California has finally approved a budget that will (hopefully) carry the state through the next 17 months. The process was a case study in the extreme partisanship that has polarized (and paralyzed) the California legislature for years. Although there are a number of factors that are responsible for creating this polarization, it is clear that the system, however it came about, is broken.

Some blame direct democracy, specifically the initiative process, which allows us (the people) to make law, institute spending requirements and revenue restrictions with little or no consideration to other budgetary realities. Three strikes, Prop 13 and First 5 are just a few examples of cleverly campaigned initiatives by well-organized groups that appealed to “the people.” One of the initiatives that was designed to remove lawmakers who have taken up permanent residence at the Capitol was term-limits. A good argument can be made that what appeared to be the panacea to the career politician in California only created a deeper rift between the parties.

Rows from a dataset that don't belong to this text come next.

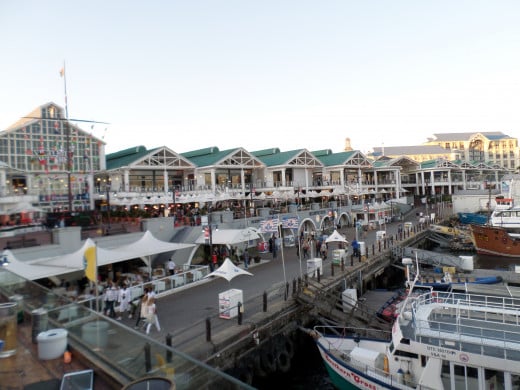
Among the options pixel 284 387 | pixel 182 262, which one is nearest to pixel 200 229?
pixel 182 262

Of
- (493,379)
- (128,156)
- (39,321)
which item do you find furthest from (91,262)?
(128,156)

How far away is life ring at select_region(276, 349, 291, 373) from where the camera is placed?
52.4 ft

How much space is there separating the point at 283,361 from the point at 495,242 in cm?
3219

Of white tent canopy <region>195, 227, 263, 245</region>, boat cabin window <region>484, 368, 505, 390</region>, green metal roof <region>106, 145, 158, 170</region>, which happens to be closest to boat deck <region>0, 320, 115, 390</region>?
boat cabin window <region>484, 368, 505, 390</region>

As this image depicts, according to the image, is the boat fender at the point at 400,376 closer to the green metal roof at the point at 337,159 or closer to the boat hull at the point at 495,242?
the boat hull at the point at 495,242

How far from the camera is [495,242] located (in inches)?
1537

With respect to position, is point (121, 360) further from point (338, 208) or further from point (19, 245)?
point (338, 208)

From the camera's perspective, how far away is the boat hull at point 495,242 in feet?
126

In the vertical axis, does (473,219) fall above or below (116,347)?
below

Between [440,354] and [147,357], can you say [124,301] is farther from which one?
[440,354]

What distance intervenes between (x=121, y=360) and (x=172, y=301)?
10647 mm

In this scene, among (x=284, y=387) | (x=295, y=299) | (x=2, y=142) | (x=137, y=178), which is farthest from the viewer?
(x=137, y=178)

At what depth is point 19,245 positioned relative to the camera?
18625 millimetres

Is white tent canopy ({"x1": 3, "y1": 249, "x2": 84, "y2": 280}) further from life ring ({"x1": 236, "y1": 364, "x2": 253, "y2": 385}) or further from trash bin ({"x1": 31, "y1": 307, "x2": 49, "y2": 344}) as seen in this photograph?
life ring ({"x1": 236, "y1": 364, "x2": 253, "y2": 385})
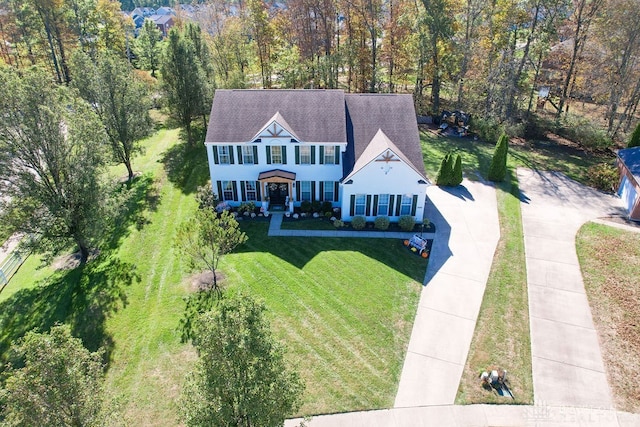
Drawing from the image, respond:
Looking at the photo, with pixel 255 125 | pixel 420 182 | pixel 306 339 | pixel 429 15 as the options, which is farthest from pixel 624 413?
pixel 429 15

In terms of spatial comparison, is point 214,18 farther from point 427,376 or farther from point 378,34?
point 427,376

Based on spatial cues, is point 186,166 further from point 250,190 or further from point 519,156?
point 519,156

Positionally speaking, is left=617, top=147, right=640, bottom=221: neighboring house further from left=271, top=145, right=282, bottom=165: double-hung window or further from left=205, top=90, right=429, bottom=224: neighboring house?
left=271, top=145, right=282, bottom=165: double-hung window

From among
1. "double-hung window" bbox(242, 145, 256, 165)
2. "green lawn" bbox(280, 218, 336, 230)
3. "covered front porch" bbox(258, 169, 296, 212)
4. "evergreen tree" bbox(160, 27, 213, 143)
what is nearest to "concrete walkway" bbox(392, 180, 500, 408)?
"green lawn" bbox(280, 218, 336, 230)

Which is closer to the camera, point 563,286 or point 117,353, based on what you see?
point 117,353

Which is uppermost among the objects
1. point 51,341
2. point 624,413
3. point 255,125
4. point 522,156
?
point 255,125

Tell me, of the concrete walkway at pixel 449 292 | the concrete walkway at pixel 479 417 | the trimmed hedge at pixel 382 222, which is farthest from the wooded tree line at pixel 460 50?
the concrete walkway at pixel 479 417

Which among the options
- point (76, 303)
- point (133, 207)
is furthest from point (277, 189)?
point (76, 303)

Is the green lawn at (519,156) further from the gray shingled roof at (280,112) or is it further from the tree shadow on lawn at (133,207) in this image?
the tree shadow on lawn at (133,207)
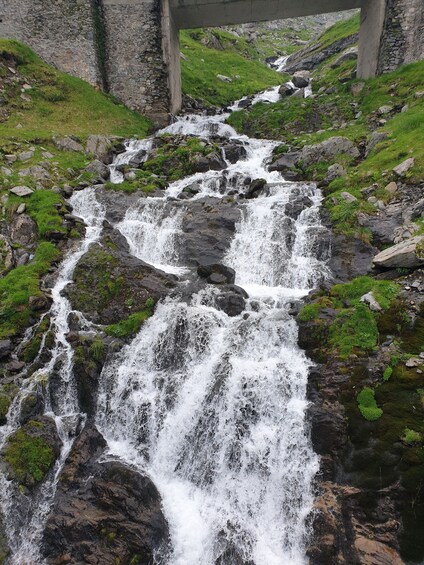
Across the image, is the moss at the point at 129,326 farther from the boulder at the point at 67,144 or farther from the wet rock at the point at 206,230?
the boulder at the point at 67,144

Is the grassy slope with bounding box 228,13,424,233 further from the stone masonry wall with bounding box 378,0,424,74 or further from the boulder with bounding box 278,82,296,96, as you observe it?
the boulder with bounding box 278,82,296,96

Is there no hope? Is California at the mercy of the extremist, the ideologues of the two parties? Soon, maybe not. Along with this budget comes a state constitutional amendment proposal. Abel Maldonado, a moderate Republican senator from California’s 15th District representing San Louis Obispo County and parts of Santa Cruz, Monterey, Santa Barbara and Santa Clara County, has won a concession from the Democrats that neither party really wants. It will put an amendment on the ballot that will create open primaries. In the process, he has managed to enrage his Republican cohorts and possibly committed political suicide by voting to approve the state budget.

Currently, the closed primary plays to the advantage of the extremists. To win the party nomination of either party, the candidates must appeal only to members of his or her own party. The pool of available voters runs from the middle to the extreme left or right, depending on party. In this system, a moderate doesn’t stand a chance against an ideologue. In an open primary, the candidates must appeal to the all voters, the top two candidates will advance to the general election, regardless of party. Since most voters reside somewhere other than the two extremes, the chances of electing moderate representation is greatly enhanced.

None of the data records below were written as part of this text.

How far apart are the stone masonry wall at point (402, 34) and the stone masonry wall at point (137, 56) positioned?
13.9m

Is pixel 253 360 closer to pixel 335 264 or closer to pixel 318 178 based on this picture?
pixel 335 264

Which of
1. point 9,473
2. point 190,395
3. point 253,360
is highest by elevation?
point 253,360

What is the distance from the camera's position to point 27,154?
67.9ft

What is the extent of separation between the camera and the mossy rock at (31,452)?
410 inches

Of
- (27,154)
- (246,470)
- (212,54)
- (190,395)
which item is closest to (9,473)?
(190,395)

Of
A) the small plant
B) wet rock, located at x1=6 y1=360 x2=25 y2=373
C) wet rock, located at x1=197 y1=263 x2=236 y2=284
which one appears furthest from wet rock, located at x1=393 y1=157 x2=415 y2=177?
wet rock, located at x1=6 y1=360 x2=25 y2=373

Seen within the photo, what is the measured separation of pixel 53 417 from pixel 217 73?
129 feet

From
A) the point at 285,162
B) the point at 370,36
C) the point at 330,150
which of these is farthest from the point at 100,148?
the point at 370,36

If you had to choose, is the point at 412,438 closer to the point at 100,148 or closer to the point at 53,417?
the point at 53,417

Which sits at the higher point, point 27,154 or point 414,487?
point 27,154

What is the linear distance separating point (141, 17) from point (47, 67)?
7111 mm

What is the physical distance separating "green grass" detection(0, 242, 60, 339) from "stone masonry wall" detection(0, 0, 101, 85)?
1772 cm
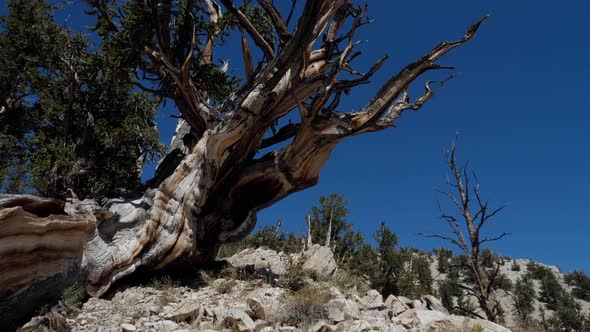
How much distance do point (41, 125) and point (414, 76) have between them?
312 inches

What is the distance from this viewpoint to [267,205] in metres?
7.67

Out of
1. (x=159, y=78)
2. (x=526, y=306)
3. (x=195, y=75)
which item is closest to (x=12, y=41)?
(x=159, y=78)

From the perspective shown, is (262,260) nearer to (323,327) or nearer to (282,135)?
(282,135)

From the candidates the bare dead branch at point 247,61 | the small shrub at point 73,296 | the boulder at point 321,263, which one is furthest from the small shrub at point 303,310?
the bare dead branch at point 247,61

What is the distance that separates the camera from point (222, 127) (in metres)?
6.55

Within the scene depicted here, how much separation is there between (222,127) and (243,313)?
3.34 meters

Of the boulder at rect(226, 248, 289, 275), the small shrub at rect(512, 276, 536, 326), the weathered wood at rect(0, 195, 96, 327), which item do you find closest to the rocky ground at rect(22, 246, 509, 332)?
the weathered wood at rect(0, 195, 96, 327)

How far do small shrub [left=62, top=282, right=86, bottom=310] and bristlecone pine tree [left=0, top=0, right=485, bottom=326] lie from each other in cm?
17

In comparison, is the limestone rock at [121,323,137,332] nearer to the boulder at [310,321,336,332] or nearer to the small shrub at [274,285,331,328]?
the small shrub at [274,285,331,328]

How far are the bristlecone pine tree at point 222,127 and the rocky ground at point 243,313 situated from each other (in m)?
0.69

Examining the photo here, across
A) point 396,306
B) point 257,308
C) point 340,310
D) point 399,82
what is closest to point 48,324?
point 257,308

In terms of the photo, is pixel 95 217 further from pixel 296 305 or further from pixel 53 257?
pixel 296 305

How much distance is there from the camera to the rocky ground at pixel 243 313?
407 centimetres

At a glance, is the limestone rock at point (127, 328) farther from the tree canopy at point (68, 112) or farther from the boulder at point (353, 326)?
the tree canopy at point (68, 112)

With more moderate (read reasonable) representation, perhaps the legislature can begin to function again. The initiative will likely face stiff opposition from both parties, but I sincerely hope that the people will see through the partisan bickering and act in the best interest of the state, not some extreme ideology. Maldonado might have signed his political death warrant – if the initiative does not apply to state-wide offices (such as governor), he likely would not be able to attract the partisan support necessary to win a state-wide primary. And he is termed-out of the senate in 2012.

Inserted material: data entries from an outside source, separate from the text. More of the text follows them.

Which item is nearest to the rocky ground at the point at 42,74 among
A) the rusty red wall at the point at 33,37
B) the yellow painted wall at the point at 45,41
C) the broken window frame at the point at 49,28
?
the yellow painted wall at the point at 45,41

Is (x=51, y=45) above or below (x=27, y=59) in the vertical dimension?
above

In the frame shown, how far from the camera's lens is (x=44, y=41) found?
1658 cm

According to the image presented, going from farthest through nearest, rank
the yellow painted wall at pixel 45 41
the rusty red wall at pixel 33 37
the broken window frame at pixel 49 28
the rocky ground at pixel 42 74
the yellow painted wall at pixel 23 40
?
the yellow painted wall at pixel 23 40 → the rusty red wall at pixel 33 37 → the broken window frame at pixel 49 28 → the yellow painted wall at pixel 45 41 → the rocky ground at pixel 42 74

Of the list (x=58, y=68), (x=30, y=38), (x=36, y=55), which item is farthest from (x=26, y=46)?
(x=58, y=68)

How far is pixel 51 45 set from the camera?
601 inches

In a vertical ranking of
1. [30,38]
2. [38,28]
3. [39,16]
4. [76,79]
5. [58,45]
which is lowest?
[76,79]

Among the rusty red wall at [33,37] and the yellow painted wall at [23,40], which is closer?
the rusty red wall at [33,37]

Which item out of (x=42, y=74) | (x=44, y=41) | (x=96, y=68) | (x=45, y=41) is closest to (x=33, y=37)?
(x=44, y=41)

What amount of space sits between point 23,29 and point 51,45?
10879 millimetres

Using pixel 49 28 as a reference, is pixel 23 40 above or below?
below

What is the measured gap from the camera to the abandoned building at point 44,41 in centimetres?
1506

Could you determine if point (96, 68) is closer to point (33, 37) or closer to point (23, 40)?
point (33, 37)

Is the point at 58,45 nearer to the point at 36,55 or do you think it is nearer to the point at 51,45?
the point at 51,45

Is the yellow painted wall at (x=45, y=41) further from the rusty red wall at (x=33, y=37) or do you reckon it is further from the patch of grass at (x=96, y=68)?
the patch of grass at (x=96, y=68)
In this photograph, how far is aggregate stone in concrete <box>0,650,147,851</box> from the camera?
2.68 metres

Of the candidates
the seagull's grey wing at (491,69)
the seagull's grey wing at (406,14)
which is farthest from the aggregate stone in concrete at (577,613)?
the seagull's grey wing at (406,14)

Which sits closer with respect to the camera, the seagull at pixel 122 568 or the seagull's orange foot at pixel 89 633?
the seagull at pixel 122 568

But if successful, his legacy could possibly immortalize him as the man who saved California - from itself.

4 comments:

Lacey said...

I'm quite glad Maldonado broke the political lines that has been such a ridiculous roadblock in solving this crisis.

I don't know if open primaries are the best strategy toward helping moderate candidates, but hey... here's hoping.

Mike Althouse said...

Lacey,

The primary system, as it stands, is one of the causes of polarization, but it's not the only one. This initiative that Maldonado negotiated is probably futile as the political machines of the two parties will likely squash it, but it's a step toward reform that actually addresses the core issue.